Segment Start: Stored data

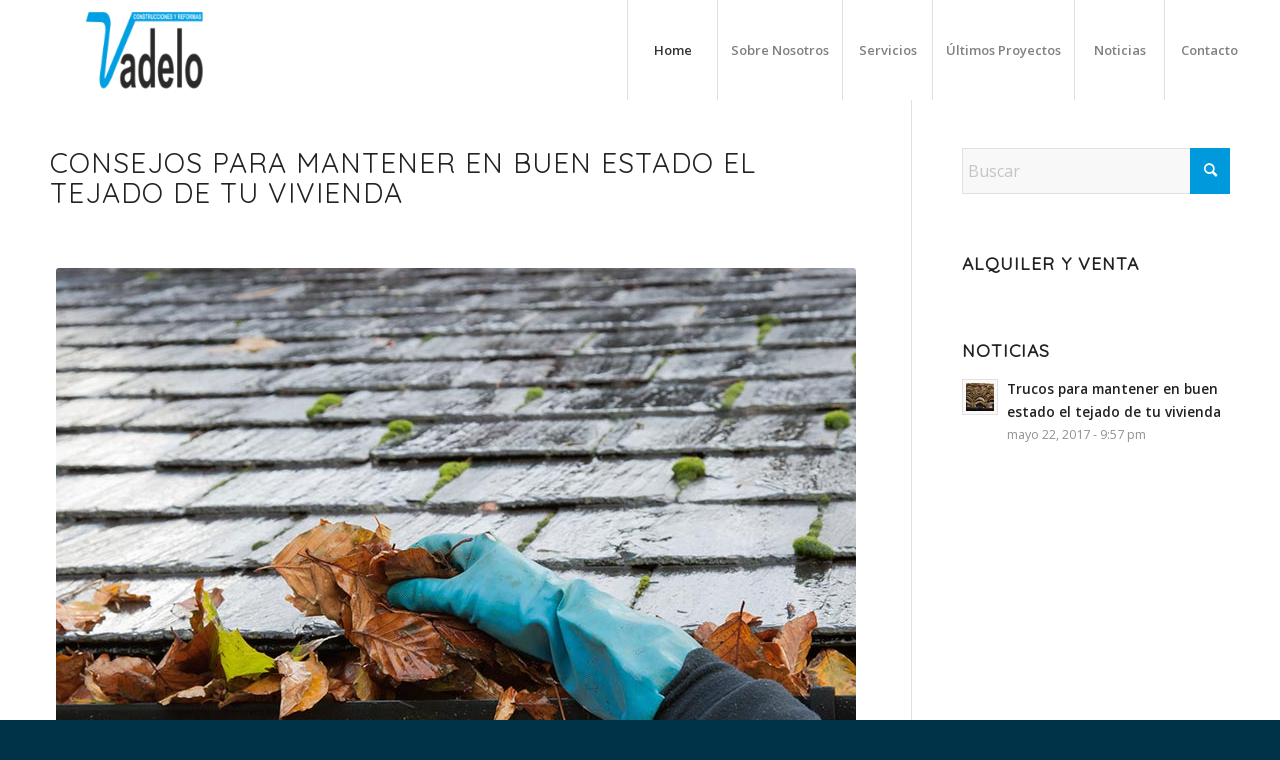

--- FILE ---
content_type: text/css
request_url: https://vadelo.com/wp-content/uploads/dynamic_avia/avia_posts_css/post-3420.css?ver=ver-1759306453
body_size: 669
content:
.flex_column.av-pzhmm4-319806ed2c02356c082f6a905cb07358{
border-radius:0px 0px 0px 0px;
padding:0px 0px 0px 0px;
}

#top .av-special-heading.av-ni5r0c-02f6fadeecbb4787afadaee7a18c35f5{
padding-bottom:10px;
}
body .av-special-heading.av-ni5r0c-02f6fadeecbb4787afadaee7a18c35f5 .av-special-heading-tag .heading-char{
font-size:25px;
}
.av-special-heading.av-ni5r0c-02f6fadeecbb4787afadaee7a18c35f5 .av-subheading{
font-size:15px;
}

.flex_column.av-m6n57w-8d9aa42da0c1152b3f47281d1af2db44{
border-radius:0px 0px 0px 0px;
padding:0px 0px 0px 0px;
}

.avia-image-container.av-kvu9cs-7787b1c2bd92116eb7c1a30ba75ecb73 img.avia_image{
box-shadow:none;
}
.avia-image-container.av-kvu9cs-7787b1c2bd92116eb7c1a30ba75ecb73 .av-image-caption-overlay-center{
color:#ffffff;
}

Segment End: Stored data

## What you are asked to do
In the lines above, locate the string "special". Copy every line where it occurs.

## Answer section
#top .av-special-heading.av-ni5r0c-02f6fadeecbb4787afadaee7a18c35f5{
body .av-special-heading.av-ni5r0c-02f6fadeecbb4787afadaee7a18c35f5 .av-special-heading-tag .heading-char{
.av-special-heading.av-ni5r0c-02f6fadeecbb4787afadaee7a18c35f5 .av-subheading{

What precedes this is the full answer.